I am using bwasw to align reads from a MiSeq run to a very short reference sequence. For some reason, bwa is soft-clipping (assigning S in the cigar string) the leading and trailing bases of many or most of my reads. (All of my reads seem to get the first base soft-clipped, after that there is a distribution of soft clipping that drops off toward the center of the read).
This is occurring despite the fact that the bases which are getting soft clipped (at least the ones I checked by scanning the sam) are EXACT MATCHES to the reference. They are not consistently surrounded by mismatches (they occur even in reads with an edit distance of 0), nor are they low-quality (prior to assembly, I ran a very stringent quality filter, so every base in every one of my reads is phred 36 or higher).
Possibly pertinent: all of my reads are the same length as my reference +/- 2 nts. (This is a ribozyme population deep sequencing project).

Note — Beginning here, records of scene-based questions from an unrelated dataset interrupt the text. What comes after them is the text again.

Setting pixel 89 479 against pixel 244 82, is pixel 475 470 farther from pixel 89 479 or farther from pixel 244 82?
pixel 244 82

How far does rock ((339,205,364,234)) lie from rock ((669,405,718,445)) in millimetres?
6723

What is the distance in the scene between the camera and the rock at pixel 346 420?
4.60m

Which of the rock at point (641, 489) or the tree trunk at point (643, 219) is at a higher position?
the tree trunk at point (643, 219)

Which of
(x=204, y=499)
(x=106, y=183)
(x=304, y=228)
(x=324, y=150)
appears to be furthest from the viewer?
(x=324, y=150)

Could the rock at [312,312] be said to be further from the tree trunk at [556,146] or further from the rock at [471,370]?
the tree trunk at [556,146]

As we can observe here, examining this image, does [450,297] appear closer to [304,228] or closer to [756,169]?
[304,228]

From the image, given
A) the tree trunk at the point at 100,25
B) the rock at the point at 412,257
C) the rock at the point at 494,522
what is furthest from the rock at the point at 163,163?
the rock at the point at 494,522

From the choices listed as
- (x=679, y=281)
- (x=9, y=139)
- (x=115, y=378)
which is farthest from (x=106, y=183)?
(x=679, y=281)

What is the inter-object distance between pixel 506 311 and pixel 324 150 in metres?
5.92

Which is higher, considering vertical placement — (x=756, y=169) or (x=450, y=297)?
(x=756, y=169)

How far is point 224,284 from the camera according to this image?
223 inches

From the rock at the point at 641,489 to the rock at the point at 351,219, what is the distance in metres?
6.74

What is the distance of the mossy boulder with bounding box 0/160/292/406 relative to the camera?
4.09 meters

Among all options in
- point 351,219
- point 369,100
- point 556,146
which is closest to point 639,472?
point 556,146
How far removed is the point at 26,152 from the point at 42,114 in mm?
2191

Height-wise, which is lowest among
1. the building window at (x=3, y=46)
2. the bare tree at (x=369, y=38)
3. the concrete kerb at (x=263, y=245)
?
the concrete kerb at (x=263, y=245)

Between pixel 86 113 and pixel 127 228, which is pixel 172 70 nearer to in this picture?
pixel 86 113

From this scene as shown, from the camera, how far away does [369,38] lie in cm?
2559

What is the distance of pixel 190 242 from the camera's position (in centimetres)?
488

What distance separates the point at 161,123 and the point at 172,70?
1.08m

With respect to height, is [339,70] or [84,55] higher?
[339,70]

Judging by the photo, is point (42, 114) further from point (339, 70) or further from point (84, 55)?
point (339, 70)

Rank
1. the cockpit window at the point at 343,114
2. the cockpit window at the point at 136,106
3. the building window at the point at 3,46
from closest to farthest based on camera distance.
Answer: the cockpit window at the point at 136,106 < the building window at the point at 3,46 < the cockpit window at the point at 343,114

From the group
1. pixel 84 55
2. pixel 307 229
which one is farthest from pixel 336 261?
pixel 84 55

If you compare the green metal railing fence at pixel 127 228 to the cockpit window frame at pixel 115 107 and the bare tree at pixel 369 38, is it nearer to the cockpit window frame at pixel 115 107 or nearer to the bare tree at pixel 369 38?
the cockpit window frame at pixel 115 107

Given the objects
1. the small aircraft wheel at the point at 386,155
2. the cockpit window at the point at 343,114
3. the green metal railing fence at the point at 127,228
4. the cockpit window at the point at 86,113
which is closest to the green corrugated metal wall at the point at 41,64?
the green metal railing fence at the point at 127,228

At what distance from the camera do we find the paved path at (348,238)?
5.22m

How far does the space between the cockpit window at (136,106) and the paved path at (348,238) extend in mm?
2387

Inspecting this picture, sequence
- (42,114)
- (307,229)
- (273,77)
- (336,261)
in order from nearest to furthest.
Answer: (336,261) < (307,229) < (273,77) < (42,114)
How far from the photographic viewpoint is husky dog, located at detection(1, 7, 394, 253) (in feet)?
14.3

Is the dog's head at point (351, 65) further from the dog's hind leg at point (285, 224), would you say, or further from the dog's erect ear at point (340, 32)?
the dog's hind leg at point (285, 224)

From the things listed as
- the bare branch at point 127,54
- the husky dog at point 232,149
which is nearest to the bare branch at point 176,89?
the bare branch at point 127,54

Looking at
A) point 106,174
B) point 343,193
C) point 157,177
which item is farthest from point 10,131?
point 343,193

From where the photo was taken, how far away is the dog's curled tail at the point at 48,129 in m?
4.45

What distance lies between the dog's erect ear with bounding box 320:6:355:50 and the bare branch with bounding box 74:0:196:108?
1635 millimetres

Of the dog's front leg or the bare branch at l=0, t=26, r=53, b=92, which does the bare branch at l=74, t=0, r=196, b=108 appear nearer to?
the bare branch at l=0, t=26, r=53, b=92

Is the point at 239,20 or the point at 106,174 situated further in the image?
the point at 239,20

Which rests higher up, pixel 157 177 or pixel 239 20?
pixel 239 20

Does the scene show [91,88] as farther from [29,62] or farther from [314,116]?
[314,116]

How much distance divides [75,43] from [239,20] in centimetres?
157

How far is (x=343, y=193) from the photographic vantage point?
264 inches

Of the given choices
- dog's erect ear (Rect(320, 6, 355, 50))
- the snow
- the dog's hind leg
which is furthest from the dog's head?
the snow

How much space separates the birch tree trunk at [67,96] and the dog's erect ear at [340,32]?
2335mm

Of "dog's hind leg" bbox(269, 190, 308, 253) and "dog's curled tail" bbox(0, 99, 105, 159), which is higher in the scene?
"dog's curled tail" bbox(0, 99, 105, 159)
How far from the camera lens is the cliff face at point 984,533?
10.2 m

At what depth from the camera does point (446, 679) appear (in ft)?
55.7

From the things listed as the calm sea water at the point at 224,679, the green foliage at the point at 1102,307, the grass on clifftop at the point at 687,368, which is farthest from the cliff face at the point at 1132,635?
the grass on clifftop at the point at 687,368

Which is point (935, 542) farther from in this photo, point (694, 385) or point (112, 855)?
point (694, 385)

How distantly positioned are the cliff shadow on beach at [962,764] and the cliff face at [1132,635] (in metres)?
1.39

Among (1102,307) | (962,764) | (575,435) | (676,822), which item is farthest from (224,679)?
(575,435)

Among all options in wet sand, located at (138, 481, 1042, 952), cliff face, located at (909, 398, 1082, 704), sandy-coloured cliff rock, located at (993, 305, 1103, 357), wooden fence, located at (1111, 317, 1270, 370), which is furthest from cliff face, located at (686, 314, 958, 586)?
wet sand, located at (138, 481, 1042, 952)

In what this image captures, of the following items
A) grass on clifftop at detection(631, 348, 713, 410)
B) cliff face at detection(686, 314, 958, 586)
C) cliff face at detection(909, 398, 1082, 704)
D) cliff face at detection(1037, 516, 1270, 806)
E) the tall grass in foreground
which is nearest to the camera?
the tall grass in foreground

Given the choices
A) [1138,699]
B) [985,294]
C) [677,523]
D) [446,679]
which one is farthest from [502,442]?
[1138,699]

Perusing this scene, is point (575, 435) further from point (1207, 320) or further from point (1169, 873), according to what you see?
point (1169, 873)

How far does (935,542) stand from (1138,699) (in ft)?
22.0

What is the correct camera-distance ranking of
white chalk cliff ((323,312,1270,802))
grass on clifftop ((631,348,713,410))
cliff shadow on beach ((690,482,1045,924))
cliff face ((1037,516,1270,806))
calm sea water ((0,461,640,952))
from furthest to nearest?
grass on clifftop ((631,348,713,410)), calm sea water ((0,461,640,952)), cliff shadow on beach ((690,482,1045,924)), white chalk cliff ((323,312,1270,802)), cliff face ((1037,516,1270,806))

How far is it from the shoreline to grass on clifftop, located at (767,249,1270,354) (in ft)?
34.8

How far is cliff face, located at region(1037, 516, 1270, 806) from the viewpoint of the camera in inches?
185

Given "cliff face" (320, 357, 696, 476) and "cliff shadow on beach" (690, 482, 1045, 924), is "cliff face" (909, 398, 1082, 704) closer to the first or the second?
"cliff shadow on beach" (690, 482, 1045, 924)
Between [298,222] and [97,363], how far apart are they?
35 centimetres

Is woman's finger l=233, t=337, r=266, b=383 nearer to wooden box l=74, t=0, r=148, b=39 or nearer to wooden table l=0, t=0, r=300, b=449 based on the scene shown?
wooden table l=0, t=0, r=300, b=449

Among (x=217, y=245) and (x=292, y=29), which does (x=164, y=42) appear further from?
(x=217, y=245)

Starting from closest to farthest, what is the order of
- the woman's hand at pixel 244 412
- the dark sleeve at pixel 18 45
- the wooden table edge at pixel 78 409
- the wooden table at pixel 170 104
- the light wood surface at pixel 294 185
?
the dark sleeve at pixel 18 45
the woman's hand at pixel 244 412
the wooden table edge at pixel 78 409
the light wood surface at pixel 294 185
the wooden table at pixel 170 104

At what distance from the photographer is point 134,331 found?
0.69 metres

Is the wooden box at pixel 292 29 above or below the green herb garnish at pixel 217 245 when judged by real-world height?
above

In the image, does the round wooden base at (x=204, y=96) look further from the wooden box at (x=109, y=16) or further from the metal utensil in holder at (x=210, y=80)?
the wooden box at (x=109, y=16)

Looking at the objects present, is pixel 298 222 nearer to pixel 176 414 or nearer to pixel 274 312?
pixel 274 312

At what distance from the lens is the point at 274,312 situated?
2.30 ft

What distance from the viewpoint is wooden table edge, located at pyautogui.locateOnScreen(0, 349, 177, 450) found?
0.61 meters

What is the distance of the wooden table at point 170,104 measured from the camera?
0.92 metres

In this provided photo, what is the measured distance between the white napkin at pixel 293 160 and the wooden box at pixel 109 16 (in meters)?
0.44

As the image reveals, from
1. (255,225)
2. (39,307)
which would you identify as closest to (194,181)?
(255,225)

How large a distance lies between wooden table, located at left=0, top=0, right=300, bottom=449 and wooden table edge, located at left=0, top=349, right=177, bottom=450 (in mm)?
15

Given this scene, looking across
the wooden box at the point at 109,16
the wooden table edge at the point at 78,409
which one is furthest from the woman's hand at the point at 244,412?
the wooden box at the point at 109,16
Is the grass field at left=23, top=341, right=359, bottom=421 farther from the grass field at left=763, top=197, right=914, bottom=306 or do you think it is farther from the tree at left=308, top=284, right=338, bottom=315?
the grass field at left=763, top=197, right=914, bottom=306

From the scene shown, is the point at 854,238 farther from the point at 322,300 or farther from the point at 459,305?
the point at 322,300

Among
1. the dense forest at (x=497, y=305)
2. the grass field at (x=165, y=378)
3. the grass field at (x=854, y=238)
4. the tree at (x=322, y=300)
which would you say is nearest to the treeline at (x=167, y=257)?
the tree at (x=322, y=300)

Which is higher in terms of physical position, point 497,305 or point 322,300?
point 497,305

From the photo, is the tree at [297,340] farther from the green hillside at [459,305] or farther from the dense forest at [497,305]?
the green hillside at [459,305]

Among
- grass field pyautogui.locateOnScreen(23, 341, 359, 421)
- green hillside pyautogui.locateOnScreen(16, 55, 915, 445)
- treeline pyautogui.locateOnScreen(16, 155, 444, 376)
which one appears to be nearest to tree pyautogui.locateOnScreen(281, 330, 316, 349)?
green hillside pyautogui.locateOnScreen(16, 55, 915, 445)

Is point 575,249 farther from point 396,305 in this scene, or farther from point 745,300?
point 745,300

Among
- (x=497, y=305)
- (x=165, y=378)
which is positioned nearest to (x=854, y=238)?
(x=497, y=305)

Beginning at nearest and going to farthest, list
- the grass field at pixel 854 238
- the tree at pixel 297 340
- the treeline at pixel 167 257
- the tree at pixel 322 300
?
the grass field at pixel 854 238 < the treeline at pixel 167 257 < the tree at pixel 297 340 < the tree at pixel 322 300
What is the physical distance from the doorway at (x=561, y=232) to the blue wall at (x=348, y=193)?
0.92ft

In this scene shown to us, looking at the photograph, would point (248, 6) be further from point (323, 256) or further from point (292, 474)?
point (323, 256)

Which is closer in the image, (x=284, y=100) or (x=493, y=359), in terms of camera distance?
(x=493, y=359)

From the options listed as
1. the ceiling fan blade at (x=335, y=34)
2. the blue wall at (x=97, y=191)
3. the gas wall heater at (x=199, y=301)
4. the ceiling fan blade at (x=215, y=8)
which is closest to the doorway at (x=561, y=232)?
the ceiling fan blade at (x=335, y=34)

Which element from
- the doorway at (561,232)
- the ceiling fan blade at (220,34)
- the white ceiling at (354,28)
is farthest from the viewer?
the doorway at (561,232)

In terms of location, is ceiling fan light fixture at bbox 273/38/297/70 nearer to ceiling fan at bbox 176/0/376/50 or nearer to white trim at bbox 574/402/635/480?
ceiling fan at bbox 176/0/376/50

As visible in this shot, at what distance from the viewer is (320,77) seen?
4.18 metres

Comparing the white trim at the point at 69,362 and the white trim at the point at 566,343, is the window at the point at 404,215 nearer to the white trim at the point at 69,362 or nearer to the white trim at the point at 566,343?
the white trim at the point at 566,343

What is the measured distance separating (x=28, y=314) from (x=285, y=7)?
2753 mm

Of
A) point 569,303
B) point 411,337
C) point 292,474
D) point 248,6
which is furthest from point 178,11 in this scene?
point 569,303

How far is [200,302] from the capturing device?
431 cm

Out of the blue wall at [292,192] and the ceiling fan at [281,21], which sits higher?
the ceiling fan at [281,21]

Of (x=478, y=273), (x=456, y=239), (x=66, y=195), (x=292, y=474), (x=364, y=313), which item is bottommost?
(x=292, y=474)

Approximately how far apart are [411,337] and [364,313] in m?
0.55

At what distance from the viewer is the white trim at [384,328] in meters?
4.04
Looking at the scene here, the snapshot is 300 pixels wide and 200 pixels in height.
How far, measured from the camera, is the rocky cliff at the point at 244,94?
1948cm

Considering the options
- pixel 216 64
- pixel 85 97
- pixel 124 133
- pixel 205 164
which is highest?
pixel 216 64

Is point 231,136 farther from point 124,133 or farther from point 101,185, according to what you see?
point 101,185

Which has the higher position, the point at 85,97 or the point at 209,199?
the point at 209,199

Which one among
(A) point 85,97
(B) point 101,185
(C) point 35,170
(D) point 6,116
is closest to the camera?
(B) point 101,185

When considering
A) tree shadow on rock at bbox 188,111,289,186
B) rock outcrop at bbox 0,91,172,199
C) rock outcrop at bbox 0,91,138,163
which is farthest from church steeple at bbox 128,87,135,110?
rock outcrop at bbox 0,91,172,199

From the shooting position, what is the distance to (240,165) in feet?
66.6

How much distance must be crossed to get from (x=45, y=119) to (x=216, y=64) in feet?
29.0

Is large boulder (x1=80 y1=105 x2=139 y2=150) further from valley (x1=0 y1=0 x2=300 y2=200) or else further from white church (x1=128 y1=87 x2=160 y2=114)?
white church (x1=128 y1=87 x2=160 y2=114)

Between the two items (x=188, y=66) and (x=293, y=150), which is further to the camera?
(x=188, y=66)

bwa bwasw -M -NM myreference.fasta myfiltered.fastq > myoutput.sam
Alternatively, is there a way to tell samtools to ignore soft-clipping? Or a tool to convert the cigar strings to M/I/D only? The soft-clipped bases are artificially reducing the coverage in my mpileup, and I am worried how they will affect other downstream modules I want to use.
Thanks for any insight!
cross posted at SeqAnswers